■ TASK INSTRUCTIONS:
Include in the output the line containing "How widely separated" and each subsequent line of the records, through the end, transcribed exactly. Add nothing else.

■ DATA RECORDS:
>> Start
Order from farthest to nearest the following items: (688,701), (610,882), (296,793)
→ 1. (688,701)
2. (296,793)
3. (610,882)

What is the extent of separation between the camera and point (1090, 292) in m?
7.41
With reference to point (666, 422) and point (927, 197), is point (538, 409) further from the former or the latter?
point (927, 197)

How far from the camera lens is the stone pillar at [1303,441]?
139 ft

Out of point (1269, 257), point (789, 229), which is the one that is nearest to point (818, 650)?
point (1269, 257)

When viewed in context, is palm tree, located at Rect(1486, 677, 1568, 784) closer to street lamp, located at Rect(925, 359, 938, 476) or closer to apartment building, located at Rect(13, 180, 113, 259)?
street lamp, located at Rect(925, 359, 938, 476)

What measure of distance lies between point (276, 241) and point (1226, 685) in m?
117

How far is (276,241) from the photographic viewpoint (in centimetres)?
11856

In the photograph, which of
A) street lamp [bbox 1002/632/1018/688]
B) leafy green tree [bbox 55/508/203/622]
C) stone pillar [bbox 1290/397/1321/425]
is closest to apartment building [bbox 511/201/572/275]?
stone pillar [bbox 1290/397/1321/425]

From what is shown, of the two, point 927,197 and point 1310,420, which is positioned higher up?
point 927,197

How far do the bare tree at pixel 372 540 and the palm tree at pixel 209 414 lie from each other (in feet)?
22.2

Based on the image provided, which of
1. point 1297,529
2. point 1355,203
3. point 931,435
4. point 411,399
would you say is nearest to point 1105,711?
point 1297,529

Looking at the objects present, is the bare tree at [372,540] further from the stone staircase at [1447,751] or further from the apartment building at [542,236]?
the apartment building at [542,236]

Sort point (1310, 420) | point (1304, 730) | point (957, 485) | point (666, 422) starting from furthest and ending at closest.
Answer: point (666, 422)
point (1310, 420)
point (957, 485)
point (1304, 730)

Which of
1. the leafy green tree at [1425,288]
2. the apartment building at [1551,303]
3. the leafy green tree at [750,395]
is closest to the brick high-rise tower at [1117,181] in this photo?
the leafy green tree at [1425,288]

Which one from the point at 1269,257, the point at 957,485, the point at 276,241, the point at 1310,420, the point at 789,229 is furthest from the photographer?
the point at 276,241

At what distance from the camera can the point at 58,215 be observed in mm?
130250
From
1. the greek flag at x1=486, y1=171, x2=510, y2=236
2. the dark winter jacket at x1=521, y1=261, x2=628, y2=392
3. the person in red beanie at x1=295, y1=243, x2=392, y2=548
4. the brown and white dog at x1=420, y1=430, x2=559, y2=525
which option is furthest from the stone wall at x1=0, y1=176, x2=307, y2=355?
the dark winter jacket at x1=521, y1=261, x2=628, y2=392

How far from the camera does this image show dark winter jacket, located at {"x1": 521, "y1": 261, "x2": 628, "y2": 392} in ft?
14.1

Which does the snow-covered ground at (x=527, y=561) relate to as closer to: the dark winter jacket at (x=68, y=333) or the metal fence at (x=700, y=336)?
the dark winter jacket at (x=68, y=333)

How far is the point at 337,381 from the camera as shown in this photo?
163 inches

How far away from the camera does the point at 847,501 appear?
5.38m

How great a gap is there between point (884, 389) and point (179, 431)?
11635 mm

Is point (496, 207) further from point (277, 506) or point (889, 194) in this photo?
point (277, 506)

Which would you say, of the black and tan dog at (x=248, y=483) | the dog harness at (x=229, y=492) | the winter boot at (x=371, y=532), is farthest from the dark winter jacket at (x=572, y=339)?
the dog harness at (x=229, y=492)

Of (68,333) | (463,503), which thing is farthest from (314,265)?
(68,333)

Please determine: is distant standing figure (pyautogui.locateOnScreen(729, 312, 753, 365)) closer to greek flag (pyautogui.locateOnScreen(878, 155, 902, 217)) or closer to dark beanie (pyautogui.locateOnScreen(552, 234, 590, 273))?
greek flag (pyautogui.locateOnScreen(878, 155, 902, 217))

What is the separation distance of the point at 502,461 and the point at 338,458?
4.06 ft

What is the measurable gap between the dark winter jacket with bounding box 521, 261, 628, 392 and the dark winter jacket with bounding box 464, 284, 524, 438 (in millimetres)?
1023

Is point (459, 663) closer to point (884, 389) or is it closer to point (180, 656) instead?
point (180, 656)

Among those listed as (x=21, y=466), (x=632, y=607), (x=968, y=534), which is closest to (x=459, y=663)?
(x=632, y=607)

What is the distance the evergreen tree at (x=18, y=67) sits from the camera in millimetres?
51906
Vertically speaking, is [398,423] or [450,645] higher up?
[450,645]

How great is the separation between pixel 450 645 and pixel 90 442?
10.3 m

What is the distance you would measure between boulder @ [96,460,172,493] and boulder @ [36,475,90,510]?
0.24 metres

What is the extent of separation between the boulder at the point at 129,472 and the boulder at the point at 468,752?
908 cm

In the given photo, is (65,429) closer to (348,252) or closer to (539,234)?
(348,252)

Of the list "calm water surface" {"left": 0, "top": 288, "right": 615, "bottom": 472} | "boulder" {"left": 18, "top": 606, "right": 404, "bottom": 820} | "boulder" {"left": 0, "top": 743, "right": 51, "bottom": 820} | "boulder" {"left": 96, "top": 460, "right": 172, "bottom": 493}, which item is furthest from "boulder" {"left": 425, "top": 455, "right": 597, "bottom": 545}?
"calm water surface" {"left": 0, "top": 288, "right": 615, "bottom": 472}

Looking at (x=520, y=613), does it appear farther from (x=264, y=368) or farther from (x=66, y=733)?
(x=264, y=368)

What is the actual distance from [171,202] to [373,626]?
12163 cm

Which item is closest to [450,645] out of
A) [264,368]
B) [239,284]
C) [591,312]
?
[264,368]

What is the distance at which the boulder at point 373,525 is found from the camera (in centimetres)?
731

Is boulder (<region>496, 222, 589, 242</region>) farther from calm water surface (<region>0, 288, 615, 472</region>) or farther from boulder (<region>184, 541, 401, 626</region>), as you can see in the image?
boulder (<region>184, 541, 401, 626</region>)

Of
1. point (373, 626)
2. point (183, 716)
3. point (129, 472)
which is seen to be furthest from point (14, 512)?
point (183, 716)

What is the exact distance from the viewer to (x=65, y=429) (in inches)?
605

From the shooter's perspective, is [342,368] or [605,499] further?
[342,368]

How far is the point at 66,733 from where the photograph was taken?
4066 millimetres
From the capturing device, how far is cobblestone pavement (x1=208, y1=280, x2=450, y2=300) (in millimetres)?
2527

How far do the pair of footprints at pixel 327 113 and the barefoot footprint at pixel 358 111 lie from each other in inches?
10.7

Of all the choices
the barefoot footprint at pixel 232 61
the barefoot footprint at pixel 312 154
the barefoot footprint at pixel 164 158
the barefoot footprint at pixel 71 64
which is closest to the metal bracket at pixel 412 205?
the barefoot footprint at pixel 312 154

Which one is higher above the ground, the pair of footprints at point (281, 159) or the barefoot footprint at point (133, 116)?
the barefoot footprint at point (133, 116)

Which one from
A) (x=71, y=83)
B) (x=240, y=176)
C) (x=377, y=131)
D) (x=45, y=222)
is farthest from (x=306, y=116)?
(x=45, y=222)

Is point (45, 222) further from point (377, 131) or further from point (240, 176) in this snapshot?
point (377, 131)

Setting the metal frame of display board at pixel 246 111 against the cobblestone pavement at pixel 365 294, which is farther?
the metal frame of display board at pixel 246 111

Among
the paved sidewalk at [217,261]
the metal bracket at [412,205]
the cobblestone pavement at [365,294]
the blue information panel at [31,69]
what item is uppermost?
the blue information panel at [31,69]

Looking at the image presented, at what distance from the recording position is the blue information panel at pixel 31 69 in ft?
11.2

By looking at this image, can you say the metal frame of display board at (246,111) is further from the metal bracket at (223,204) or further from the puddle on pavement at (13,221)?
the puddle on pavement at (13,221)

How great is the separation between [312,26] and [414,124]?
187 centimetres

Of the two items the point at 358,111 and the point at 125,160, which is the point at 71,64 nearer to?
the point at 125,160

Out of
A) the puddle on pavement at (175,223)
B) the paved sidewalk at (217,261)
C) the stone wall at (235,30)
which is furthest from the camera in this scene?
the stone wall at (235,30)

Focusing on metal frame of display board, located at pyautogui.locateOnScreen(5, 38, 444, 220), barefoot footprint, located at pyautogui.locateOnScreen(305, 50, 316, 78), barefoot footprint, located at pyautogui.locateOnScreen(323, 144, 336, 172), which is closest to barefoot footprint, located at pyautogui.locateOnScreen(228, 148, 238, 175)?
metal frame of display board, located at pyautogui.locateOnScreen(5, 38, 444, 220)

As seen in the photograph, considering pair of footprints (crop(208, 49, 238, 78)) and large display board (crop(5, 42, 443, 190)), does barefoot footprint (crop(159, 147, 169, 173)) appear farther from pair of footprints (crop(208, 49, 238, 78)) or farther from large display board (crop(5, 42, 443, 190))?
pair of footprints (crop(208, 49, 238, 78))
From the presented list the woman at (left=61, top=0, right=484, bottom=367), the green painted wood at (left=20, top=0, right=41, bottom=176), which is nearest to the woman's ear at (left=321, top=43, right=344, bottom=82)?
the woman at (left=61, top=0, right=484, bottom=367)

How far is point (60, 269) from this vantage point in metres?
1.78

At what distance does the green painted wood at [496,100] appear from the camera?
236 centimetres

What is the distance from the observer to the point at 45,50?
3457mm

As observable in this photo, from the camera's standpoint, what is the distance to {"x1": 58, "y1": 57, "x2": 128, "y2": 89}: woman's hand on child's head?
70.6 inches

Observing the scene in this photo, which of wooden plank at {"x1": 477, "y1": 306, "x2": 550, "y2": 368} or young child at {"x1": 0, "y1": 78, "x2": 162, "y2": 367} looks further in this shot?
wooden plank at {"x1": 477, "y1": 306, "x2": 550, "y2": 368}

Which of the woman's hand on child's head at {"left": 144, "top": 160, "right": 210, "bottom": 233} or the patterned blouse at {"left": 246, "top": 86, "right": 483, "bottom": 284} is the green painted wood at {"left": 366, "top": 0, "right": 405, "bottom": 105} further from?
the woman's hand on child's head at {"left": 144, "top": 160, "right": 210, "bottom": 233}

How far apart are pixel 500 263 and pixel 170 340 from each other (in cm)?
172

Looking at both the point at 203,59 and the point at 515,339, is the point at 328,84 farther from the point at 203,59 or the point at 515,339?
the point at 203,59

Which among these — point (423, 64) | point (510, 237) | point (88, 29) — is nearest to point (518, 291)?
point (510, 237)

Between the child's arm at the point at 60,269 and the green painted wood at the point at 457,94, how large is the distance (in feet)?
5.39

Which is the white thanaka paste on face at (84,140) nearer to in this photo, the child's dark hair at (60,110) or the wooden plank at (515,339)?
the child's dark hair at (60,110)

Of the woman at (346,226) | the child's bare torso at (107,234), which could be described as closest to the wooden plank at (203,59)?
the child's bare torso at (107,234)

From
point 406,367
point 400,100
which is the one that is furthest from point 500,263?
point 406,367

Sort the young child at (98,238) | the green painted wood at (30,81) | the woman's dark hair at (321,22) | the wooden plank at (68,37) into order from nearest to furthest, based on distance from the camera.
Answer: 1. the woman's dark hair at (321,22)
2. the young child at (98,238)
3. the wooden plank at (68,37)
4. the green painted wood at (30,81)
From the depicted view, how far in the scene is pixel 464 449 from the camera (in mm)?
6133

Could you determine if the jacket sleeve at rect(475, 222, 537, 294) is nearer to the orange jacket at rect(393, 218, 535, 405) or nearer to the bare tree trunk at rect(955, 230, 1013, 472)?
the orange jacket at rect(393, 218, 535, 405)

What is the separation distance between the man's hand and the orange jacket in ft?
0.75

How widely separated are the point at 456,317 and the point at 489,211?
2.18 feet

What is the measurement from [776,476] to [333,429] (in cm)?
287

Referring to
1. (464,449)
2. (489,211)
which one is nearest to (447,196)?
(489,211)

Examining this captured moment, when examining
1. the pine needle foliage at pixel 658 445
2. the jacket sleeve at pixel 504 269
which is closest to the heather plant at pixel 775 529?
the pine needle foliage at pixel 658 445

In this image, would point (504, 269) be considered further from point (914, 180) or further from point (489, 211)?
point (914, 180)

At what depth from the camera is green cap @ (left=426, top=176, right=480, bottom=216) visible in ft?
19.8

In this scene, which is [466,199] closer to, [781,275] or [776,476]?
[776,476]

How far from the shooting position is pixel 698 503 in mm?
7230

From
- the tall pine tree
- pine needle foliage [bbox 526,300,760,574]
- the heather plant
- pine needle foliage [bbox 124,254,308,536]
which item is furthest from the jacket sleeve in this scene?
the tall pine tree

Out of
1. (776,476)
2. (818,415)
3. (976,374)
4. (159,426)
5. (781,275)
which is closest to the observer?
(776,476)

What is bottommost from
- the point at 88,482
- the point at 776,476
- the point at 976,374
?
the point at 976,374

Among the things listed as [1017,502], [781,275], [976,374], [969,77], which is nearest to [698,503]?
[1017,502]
>> End
■ ANSWER TO THIS EXERCISE:
How widely separated are the point at 456,317 and the point at 489,211?
2.18 feet

What is the measurement from [776,476] to [333,429] (in cm)?
287

Referring to
1. (464,449)
2. (489,211)
which one is nearest to (447,196)?
(489,211)

Examining this captured moment, when examining
1. the pine needle foliage at pixel 658 445
2. the jacket sleeve at pixel 504 269
which is closest to the heather plant at pixel 775 529?
the pine needle foliage at pixel 658 445

In this image, would point (504, 269) be considered further from point (914, 180) or further from point (489, 211)?
point (914, 180)

At what depth from the camera is green cap @ (left=426, top=176, right=480, bottom=216) visible in ft?
19.8

In this scene, which is [466,199] closer to, [781,275] or [776,476]?
[776,476]

How far from the shooting position is pixel 698 503 in mm?
7230

From
- the tall pine tree
- pine needle foliage [bbox 526,300,760,574]
- the heather plant
- pine needle foliage [bbox 124,254,308,536]
which item is furthest from the jacket sleeve in this scene?
the tall pine tree

Out of
1. (776,476)
2. (818,415)
3. (976,374)
4. (159,426)
5. (781,275)
which is closest to the observer?
(776,476)

What is bottommost from
- the point at 88,482
- the point at 776,476
- the point at 976,374
?
the point at 976,374

Among the things listed as [1017,502], [781,275], [976,374], [969,77], which is nearest to [698,503]?
[1017,502]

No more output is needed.